In tribute to his father, Alberto runs the shop the same way Yinyo did for decades. He’s gotten multiple offers to franchise the business but refuses to do so. Yinyo knew people came to Lares for the classic Puerto Rican ice cream flavors, and if they could find them anywhere else, they wouldn’t make the hour-and-a-half trek through the mountains to get there.
“There’s a sense of emotion in it for me,” Alberto says. “I made a few aesthetic changes when we reopened, like updating the lights and air conditioning, but the story of my father’s life remains on the walls.”
Indeed, every inch of the shop’s wall space is occupied by a picture frame, award, or newspaper clipping documenting Yinyo’s legacy. Behind the frames are numbers that Alberto drew so he’d be able to hang each piece back up exactly where his father left it.

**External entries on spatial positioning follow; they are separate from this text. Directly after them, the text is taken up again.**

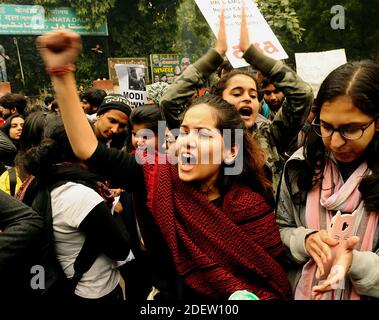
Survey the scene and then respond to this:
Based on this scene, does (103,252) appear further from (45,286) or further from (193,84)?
(193,84)

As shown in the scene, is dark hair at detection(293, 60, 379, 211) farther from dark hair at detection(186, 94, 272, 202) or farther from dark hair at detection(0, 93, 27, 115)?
dark hair at detection(0, 93, 27, 115)

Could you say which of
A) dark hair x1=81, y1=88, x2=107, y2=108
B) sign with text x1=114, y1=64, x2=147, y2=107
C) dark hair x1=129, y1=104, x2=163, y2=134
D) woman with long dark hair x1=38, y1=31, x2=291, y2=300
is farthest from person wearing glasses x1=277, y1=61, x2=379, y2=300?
dark hair x1=81, y1=88, x2=107, y2=108

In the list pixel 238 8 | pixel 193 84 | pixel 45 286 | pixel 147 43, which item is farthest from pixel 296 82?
pixel 147 43

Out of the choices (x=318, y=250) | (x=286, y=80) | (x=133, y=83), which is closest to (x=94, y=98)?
(x=133, y=83)

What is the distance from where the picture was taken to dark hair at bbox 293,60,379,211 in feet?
4.14

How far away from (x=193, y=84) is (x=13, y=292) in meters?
1.11

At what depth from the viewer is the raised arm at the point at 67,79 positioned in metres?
1.17

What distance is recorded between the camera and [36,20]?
15.7 meters

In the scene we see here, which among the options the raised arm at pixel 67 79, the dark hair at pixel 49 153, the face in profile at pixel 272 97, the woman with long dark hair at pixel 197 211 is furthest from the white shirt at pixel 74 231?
the face in profile at pixel 272 97

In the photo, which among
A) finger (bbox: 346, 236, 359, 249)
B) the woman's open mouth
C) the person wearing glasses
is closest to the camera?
finger (bbox: 346, 236, 359, 249)

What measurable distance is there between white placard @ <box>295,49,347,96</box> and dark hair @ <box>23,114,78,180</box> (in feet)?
6.81

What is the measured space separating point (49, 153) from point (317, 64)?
7.56 feet

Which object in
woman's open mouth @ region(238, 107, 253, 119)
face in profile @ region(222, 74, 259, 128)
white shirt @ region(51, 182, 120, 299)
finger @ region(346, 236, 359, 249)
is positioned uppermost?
face in profile @ region(222, 74, 259, 128)

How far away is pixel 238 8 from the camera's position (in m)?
2.57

“I used to come here every weekend,” Alberto says. “I learned the production and creation of ice cream as a child.” Today, the tradition continues, with Alberto teaching his middle son the family recipes and hoping he’ll one day take over the business.

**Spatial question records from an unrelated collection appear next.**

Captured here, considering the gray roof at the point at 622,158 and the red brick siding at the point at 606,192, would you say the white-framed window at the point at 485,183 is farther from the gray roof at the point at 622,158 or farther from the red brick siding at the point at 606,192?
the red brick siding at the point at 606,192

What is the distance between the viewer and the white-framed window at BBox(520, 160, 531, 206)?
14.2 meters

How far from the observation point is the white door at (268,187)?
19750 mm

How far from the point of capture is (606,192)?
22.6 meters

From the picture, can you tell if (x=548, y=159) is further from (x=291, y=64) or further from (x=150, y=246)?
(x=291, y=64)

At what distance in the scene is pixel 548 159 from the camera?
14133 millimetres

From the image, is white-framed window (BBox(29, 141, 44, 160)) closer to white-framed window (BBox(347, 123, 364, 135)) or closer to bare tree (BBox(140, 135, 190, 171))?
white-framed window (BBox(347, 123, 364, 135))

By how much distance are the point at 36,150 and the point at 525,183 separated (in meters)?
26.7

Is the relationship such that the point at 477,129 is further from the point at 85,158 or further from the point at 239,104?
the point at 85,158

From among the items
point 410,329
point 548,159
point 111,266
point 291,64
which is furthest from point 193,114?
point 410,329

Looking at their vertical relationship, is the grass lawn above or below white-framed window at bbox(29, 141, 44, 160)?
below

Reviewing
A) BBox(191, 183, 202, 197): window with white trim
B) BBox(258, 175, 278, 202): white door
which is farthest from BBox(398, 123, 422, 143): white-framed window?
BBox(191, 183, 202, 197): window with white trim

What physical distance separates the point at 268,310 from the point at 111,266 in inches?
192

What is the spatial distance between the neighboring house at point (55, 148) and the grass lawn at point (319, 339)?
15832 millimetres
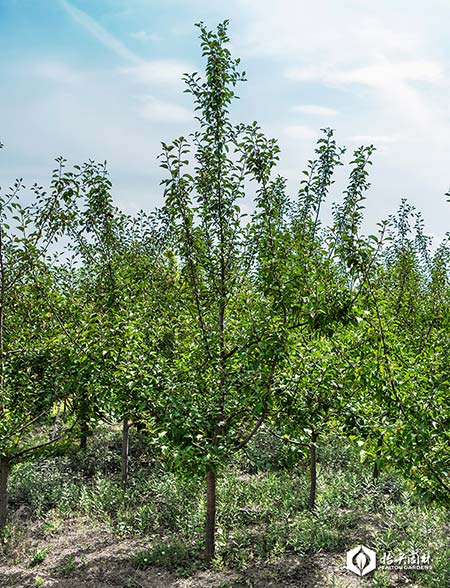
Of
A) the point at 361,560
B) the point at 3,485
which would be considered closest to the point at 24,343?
the point at 3,485

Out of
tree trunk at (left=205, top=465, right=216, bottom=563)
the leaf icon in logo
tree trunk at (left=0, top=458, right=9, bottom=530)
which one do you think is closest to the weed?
tree trunk at (left=0, top=458, right=9, bottom=530)

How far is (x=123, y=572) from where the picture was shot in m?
5.36

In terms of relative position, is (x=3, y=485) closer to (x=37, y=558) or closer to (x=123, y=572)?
(x=37, y=558)

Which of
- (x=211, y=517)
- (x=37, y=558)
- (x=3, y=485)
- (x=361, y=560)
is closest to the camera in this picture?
(x=361, y=560)

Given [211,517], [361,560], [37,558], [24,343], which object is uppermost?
[24,343]

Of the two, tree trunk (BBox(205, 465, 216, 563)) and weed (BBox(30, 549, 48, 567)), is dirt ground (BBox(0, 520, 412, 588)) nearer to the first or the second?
weed (BBox(30, 549, 48, 567))

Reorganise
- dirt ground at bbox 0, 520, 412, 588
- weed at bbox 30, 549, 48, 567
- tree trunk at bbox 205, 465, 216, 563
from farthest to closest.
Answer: weed at bbox 30, 549, 48, 567, tree trunk at bbox 205, 465, 216, 563, dirt ground at bbox 0, 520, 412, 588

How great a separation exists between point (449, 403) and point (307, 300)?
1.52 meters

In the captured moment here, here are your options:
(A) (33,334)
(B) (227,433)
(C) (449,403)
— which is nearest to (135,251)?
(A) (33,334)

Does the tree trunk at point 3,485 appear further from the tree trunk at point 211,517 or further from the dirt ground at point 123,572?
the tree trunk at point 211,517

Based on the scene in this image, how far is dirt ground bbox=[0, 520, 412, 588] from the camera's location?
4980 millimetres

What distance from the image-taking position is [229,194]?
16.5 ft

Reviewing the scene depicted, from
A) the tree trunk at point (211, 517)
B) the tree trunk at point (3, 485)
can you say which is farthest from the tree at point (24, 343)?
the tree trunk at point (211, 517)

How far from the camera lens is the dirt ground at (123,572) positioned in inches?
196
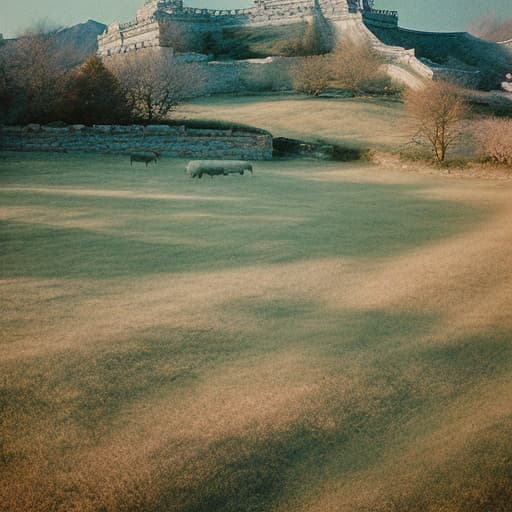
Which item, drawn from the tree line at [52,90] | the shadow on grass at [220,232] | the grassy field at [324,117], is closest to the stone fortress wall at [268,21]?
the grassy field at [324,117]

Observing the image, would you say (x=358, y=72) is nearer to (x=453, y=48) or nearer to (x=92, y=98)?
(x=92, y=98)

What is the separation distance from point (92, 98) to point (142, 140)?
3.41m

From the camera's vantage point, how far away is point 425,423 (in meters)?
3.54

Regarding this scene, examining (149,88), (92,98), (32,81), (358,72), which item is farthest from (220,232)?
(358,72)

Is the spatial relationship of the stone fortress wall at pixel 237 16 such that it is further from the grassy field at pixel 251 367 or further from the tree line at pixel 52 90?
the grassy field at pixel 251 367

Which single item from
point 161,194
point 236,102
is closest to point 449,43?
point 236,102

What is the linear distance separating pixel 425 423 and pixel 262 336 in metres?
1.84

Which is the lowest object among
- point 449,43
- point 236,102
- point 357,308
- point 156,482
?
point 156,482

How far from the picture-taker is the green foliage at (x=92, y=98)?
19.7m

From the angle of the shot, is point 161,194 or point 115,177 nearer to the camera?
point 161,194

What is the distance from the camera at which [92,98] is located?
20.1 meters

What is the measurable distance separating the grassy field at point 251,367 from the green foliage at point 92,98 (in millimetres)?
12149

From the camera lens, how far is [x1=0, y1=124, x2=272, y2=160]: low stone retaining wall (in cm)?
1777

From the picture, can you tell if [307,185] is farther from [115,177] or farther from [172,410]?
[172,410]
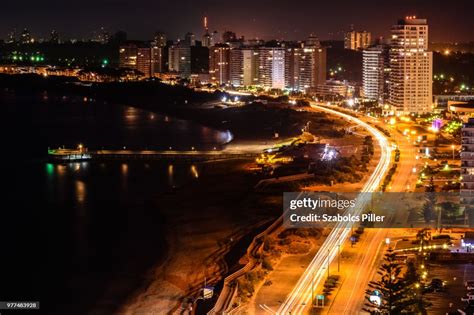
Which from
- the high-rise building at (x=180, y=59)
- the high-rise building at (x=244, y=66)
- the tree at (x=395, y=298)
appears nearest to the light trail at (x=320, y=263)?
the tree at (x=395, y=298)

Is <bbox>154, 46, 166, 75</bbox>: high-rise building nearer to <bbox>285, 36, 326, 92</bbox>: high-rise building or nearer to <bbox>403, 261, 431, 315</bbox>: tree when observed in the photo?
<bbox>285, 36, 326, 92</bbox>: high-rise building

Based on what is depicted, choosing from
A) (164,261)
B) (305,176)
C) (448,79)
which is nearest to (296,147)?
(305,176)

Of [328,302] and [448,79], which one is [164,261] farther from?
[448,79]

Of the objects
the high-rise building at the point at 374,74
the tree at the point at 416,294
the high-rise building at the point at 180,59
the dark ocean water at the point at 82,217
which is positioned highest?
the high-rise building at the point at 180,59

In the meantime, Heladería Lares continues to manufacture new flavors. There are seasonal options like avocado and coquito, a rum-based eggnog popular on the island at Christmastime, as well as flavors commissioned upon request. They’re currently working on an ice cream flavored like almojabana, a type of flour fritter made with rice and cheese, to be served at an upcoming festival by the same name.

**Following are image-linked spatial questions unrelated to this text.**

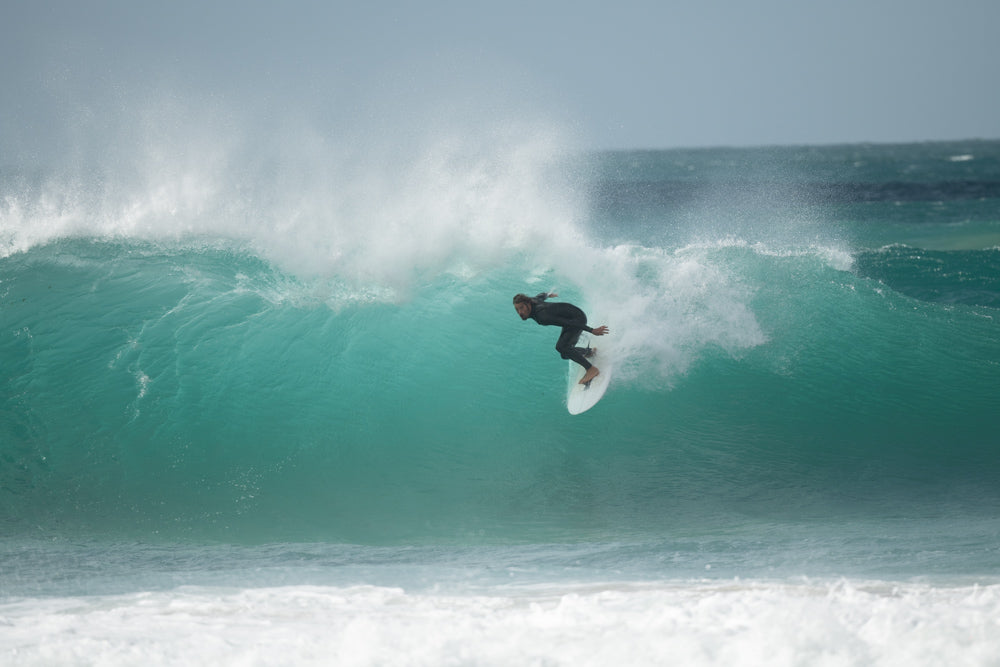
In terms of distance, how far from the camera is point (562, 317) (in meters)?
6.46

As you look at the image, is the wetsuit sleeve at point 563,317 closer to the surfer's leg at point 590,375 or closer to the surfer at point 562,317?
the surfer at point 562,317

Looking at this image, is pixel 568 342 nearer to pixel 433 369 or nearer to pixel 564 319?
pixel 564 319

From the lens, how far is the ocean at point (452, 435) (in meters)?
3.92

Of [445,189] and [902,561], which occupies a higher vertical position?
[445,189]

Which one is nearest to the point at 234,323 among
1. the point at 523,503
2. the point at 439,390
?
the point at 439,390

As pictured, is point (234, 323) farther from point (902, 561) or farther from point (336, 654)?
point (902, 561)

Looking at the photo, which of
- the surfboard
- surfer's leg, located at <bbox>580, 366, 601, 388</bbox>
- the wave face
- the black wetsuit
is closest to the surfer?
the black wetsuit

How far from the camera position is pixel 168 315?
338 inches

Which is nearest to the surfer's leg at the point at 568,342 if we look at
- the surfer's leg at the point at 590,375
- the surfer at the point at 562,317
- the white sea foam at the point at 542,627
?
the surfer at the point at 562,317

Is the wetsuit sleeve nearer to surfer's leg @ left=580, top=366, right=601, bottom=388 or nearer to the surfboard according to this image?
surfer's leg @ left=580, top=366, right=601, bottom=388

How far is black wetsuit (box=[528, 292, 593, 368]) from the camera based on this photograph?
6336 millimetres

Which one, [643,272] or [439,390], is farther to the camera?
[643,272]

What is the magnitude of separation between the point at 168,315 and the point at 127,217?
3052 millimetres

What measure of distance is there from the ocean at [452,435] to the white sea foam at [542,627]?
21 mm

“The reaction of the public when I reopened was extraordinary,” Alberto says. “It was very moving and personally gratifying for me to see the joy on people’s faces.” Alberto lights up while talking about the uniqueness of the space, a family home that inspired the entrepreneurial spirit of generations of inhabitants. “This place has a special energy to it,” he says with a knowing smile. As I sit and savor my ice cream in the historically significant shop, I can’t help but agree.
Before leaving, Alberto points me to a massive guest book to sign, indicating that it’s the latest of more than 15 others just like it, filled with messages from guests around the world expressing their gratitude for the space in all languages. I add my note to the collection, flipping through the pages and marveling at the global reach one small ice cream parlor has achieved.
Like the town it exalts, Heladería Lares and its remarkable ice cream flavors are a beloved part of Puerto Rican history, contributing to the charm that earns its nickname as the “island of enchantment.”